To run it yourself, clone this repo and run pnpm i && pnpm bench. Note you need curl and tar installed and it'll download a ~29MB tgz file on first run.

modes

  • no load runs only config parse
  • io load runs config parse and file read (with fs.promises)
  • io and cpu load runs config parse, file read and esbuild.transform

data

no load

Task Name Margin Avg(total) Relative(total) Avg(*) Relative(*)
tsconfck@3.0.1 parse ±0.75% 3.90ms 1.00 3.56ms 1.00
tsconfck@3.0.1 parseNative ±8.31% 24.32ms 6.24 23.99ms 6.73
get-tsconfig@4.7.2 ±1.37% 25.00ms 6.41 24.66ms 6.92
tsconfck@2.1.2 parse with findAll ±1.71% 367.03ms 94.10 366.70ms 102.92
Task Name Margin Avg total
baseline ±0.51% 0.34ms

io load

Task Name Margin Avg(total) Relative(total) Avg(*) Relative(*)
tsconfck@3.0.1 parse ±2.57% 33.46ms 1.00 9.28ms 1.00
tsconfck@3.0.1 parseNative ±2.63% 52.67ms 1.57 28.48ms 3.07
get-tsconfig@4.7.2 ±2.54% 57.69ms 1.72 33.51ms 3.61
tsconfck@2.1.2 parse with findAll ±1.62% 399.88ms 11.95 375.70ms 40.48
Task Name Margin Avg total
baseline ±1.99% 24.18ms

io and cpu load

Task Name Margin Avg(total) Relative(total) Avg(*) Relative(*)
tsconfck@3.0.1 parse ±1.38% 273.87ms 1.00 6.37ms 1.00
get-tsconfig@4.7.2 ±3.57% 307.58ms 1.12 40.08ms 6.29
tsconfck@3.0.1 parseNative ±4.12% 308.89ms 1.13 41.39ms 6.50
tsconfck@2.1.2 parse with findAll ±1.24% 656.31ms 2.40 388.81ms 61.03
Task Name Margin Avg total
baseline ±2.23% 267.50ms

(*) total values include time spent reading and transforming files. For a more realistic comparison of these config parse performance, these values have been calculated by subtracting the average duration of the baseline run that does not parse config files.
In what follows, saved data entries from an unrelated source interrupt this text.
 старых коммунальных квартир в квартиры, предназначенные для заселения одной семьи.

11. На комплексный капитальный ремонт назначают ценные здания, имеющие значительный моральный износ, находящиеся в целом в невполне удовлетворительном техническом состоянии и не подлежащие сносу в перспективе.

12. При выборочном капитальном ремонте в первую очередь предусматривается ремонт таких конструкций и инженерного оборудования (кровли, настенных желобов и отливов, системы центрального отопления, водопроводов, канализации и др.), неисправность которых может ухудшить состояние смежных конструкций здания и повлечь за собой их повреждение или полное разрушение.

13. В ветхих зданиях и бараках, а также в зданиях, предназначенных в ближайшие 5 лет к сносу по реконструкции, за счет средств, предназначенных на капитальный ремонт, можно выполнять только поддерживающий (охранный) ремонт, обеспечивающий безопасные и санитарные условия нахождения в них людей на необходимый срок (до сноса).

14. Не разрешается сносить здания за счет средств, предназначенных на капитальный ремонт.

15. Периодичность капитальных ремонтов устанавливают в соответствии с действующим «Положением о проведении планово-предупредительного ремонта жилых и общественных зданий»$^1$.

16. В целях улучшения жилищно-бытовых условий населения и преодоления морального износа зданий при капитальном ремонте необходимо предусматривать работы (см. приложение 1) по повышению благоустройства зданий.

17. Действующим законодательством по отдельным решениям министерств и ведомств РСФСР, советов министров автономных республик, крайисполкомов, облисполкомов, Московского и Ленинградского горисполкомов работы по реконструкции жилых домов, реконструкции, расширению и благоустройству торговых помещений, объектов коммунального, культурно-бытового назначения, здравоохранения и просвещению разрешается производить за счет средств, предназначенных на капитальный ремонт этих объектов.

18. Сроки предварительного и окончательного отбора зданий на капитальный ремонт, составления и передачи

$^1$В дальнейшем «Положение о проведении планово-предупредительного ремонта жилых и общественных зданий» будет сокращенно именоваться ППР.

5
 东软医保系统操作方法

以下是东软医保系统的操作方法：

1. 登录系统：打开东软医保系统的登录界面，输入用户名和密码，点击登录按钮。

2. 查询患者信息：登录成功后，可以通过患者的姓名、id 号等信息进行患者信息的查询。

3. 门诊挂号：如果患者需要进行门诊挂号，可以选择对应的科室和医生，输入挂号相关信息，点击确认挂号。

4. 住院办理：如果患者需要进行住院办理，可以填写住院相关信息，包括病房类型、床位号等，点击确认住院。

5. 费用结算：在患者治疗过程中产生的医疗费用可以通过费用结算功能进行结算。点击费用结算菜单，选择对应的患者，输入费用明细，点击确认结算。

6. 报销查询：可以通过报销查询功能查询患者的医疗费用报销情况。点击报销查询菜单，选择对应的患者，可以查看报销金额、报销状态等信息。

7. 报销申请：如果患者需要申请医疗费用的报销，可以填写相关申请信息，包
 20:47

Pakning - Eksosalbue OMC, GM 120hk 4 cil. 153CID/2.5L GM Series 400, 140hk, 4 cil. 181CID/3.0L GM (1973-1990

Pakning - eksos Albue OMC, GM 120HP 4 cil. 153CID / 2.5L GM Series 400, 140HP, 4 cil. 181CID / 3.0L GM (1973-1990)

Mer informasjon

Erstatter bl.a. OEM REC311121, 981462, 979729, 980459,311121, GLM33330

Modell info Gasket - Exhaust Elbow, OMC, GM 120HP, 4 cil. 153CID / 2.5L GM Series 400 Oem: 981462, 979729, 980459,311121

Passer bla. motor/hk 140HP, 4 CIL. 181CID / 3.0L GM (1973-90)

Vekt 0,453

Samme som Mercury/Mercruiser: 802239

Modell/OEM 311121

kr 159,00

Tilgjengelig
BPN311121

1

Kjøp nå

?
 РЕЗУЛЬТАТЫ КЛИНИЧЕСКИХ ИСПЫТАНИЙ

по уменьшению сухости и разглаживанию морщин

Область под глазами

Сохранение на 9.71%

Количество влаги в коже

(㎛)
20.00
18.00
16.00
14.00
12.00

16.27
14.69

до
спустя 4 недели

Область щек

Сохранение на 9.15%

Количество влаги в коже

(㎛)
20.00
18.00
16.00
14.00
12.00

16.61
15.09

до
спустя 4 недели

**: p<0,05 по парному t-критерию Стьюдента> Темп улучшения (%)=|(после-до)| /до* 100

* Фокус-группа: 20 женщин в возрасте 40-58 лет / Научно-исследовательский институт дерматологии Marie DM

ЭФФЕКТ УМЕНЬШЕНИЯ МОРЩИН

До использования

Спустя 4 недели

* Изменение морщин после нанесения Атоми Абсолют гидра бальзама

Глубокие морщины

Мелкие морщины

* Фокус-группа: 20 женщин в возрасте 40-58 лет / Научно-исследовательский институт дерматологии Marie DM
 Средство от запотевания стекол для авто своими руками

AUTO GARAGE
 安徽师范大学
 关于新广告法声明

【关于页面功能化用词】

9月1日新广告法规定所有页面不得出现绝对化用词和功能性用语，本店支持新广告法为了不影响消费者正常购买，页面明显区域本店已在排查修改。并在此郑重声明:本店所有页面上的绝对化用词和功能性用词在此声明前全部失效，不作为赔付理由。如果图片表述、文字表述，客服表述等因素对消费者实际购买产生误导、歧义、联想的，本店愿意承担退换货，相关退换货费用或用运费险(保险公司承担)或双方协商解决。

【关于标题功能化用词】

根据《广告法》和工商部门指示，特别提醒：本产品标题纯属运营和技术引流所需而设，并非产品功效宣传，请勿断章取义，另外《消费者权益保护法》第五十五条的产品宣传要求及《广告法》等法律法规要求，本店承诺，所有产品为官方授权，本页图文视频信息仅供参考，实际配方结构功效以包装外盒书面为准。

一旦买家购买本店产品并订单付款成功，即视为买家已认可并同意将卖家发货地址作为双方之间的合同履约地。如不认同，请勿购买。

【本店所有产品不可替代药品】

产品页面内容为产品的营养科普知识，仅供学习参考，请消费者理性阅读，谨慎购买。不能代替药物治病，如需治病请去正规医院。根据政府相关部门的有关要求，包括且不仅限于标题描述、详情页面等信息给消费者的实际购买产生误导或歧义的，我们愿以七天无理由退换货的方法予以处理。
This data has been recorded on Linux 6.1, node20, 8c/16t ryzen cpu, pcie-3 nvme SSD. (duration ~4.5 min)

Observations

tsconfck@3 is a lot faster than tsconfck@2

This is great news and most likely attributed to the rework of the cache and using callbacks instead of adding more promises to the mix. The impact on vite however remains to be seen as it isn't clear if it had much of a negative influence before

tsconfck@3 is hardly outside of margin of baseline under load

It's mostly background noise. Not completely true but for sure it doesn't get in the way.

parseNative with caching is surprisingly competitive

TypeScripts own parse does a lot extra work with all files matched by the configs and it is synchronous too. But with caching ensuring work is only ever done once, it's almost ok.